◆ **Saved data entries**:

◆ ◆ ◆ ◆

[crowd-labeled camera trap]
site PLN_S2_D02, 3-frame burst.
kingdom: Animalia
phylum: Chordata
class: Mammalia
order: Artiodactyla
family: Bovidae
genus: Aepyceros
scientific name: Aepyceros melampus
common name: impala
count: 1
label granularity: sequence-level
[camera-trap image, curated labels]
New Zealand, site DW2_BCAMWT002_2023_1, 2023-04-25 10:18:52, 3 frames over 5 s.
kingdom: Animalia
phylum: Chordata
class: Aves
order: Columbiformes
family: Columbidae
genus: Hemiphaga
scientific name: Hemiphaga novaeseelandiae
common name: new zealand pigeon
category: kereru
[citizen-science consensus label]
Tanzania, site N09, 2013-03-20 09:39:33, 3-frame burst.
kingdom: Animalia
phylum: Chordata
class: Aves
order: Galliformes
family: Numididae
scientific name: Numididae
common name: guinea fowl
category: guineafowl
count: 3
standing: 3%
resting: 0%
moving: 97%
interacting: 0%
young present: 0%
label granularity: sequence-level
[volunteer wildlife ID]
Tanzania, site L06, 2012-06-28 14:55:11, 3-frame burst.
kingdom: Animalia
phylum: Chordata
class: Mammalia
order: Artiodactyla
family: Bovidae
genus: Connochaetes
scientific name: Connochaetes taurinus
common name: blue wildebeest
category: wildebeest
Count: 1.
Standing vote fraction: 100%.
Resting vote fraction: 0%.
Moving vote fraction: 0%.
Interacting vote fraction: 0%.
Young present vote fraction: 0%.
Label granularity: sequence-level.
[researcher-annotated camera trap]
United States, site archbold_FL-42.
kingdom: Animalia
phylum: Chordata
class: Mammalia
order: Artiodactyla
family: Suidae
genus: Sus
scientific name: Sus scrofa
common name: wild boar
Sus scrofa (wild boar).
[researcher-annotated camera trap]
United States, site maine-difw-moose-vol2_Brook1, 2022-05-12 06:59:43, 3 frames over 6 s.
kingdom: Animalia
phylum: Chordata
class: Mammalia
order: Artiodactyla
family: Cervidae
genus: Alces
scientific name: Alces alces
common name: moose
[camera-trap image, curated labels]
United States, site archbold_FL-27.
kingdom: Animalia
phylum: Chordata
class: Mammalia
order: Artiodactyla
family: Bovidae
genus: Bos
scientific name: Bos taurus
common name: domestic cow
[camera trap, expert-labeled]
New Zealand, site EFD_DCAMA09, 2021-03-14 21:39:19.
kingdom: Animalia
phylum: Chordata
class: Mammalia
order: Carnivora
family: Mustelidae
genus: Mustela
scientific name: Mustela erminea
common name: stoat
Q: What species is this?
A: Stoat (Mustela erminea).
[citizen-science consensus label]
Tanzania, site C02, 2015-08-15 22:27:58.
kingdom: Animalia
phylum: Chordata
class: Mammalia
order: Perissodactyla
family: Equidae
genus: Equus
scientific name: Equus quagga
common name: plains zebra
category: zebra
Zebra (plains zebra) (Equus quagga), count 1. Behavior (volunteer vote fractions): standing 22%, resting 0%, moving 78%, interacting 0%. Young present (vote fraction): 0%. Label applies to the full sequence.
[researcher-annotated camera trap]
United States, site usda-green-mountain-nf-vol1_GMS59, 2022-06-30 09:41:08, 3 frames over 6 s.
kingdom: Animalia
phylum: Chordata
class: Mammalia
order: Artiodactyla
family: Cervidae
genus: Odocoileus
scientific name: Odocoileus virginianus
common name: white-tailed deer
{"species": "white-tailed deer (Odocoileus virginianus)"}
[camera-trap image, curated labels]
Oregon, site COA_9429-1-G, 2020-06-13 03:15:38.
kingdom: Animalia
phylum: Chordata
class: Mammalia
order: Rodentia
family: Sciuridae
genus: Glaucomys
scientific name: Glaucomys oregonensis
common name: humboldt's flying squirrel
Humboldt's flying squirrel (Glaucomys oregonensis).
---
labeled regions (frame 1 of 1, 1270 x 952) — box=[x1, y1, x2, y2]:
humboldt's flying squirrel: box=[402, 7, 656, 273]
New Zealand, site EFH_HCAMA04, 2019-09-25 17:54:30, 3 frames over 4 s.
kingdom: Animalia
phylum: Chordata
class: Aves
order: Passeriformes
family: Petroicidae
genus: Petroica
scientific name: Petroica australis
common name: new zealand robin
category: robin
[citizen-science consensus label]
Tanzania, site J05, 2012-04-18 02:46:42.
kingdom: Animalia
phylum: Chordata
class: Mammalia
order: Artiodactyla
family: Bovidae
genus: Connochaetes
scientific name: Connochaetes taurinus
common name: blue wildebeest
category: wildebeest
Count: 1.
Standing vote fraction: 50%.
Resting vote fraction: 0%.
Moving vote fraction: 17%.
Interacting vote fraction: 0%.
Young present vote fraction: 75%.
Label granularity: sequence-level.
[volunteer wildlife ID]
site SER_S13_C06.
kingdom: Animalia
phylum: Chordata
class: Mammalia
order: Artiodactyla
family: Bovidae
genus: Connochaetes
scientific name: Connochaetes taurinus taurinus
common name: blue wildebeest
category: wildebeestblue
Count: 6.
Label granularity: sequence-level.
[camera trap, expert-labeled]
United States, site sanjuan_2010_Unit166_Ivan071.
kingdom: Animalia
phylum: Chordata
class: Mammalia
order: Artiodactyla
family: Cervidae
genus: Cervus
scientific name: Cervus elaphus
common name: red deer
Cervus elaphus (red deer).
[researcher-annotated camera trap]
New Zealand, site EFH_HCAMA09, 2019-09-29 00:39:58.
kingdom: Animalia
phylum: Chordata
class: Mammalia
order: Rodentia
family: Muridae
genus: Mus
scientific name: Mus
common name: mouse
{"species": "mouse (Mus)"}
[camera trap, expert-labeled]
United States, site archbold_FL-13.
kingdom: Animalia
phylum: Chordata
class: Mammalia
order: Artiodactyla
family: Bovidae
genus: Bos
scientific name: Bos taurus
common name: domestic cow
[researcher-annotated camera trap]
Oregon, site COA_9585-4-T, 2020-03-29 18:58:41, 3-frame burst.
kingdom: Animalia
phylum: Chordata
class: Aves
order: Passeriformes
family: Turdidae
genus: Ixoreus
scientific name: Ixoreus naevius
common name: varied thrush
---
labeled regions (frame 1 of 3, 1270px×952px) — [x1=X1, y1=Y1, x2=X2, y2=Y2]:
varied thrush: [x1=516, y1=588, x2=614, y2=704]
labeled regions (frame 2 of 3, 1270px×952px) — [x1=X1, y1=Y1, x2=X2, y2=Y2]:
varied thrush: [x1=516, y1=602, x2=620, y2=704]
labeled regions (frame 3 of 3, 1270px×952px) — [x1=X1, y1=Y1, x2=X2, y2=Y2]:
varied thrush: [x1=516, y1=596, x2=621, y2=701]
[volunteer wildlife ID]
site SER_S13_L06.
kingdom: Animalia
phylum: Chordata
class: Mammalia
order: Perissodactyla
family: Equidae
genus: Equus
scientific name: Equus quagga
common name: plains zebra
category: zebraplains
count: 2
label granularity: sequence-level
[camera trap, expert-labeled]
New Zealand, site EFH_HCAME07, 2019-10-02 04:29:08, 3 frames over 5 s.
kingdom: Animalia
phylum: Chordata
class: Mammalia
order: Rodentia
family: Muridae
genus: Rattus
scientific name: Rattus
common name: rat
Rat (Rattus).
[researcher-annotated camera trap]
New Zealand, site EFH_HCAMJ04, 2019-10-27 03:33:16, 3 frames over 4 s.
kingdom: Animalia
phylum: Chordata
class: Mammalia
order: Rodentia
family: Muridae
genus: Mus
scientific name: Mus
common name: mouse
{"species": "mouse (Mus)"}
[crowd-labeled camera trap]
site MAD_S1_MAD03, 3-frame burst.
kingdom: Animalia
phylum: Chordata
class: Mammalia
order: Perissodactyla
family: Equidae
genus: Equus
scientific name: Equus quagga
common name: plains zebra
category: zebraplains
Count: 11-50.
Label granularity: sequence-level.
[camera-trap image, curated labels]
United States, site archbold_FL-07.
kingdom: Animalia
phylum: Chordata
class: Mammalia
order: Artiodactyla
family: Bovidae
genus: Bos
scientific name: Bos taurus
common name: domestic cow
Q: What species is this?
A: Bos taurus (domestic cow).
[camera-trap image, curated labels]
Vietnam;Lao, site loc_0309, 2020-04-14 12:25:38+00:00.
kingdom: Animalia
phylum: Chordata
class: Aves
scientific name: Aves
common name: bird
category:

◆ ◆ ◆ ◆

◆ **The problem**:
Quote the data above from the line containing "New Zealand, site EFH_HCAMA04, 2019-09-25" to the line containing "genus: Cervus", inclusive, and stop.

◆ **Answer space**:
New Zealand, site EFH_HCAMA04, 2019-09-25 17:54:30, 3 frames over 4 s.
kingdom: Animalia
phylum: Chordata
class: Aves
order: Passeriformes
family: Petroicidae
genus: Petroica
scientific name: Petroica australis
common name: new zealand robin
category: robin
[citizen-science consensus label]
Tanzania, site J05, 2012-04-18 02:46:42.
kingdom: Animalia
phylum: Chordata
class: Mammalia
order: Artiodactyla
family: Bovidae
genus: Connochaetes
scientific name: Connochaetes taurinus
common name: blue wildebeest
category: wildebeest
Count: 1.
Standing vote fraction: 50%.
Resting vote fraction: 0%.
Moving vote fraction: 17%.
Interacting vote fraction: 0%.
Young present vote fraction: 75%.
Label granularity: sequence-level.
[volunteer wildlife ID]
site SER_S13_C06.
kingdom: Animalia
phylum: Chordata
class: Mammalia
order: Artiodactyla
family: Bovidae
genus: Connochaetes
scientific name: Connochaetes taurinus taurinus
common name: blue wildebeest
category: wildebeestblue
Count: 6.
Label granularity: sequence-level.
[camera trap, expert-labeled]
United States, site sanjuan_2010_Unit166_Ivan071.
kingdom: Animalia
phylum: Chordata
class: Mammalia
order: Artiodactyla
family: Cervidae
genus: Cervus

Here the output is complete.